Other countries would be hurt more by a trade conflict with the U.S. because they enjoy trade surpluses and have much more at risk, Ross said on NBC’s “Meet the Press.”

He dismissed the concern that there would be a net loss of jobs in metal-consuming industries because they employ several times more workers than the steel and aluminum industries, saying any costs increases would be negligible.

“We’re talking about a fraction of a penny on a can of beer. Retaliation isn’t going to change the price of a can of beer. It isn’t going to change the price of a car,” he said.

On Saturday, Trump threatened European automakers with a tax on imports if the European Union retaliates.

A number of Trump’s fellow Republicans, including congressional leaders, urged him to hold back on the tariffs.

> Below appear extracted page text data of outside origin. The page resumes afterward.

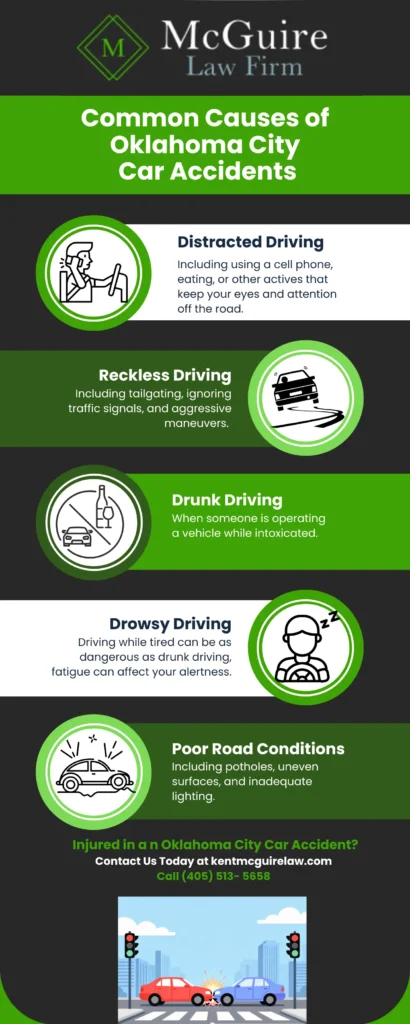 M

McGuire
Law Firm

Common Causes of Oklahoma City Car Accidents

Distracted Driving
Including using a cell phone, eating, or other actives that keep your eyes and attention off the road.

Reckless Driving
Including tailgating, ignoring traffic signals, and aggressive maneuvers.

Drunk Driving
When someone is operating a vehicle while intoxicated.

Drowsy Driving
Driving while tired can be as dangerous as drunk driving, fatigue can affect your alertness.

Poor Road Conditions
Including potholes, uneven surfaces, and inadequate lighting.

Injured in a n Oklahoma City Car Accident?
Contact Us Today at kentmcguirelaw.com
Call (405) 513- 5658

Josh Bolten, CEO of the influential Business Roundtable and former chief of staff to President George W. Bush, described the tariffs as “a huge mistake” on the “Fox News Sunday” program.

“This will cause huge damage across broad sectors of the economy,” he said.

Bolten said Trump’s proposed tariffs would not affect China, which accounts for only 2 percent of U.S. steel imports.

“You are letting China off the hook. China wins when we are fighting with Europe,” Republican Senator Lindsey Graham said on Fox.

Eric Kulisch contributed to this report.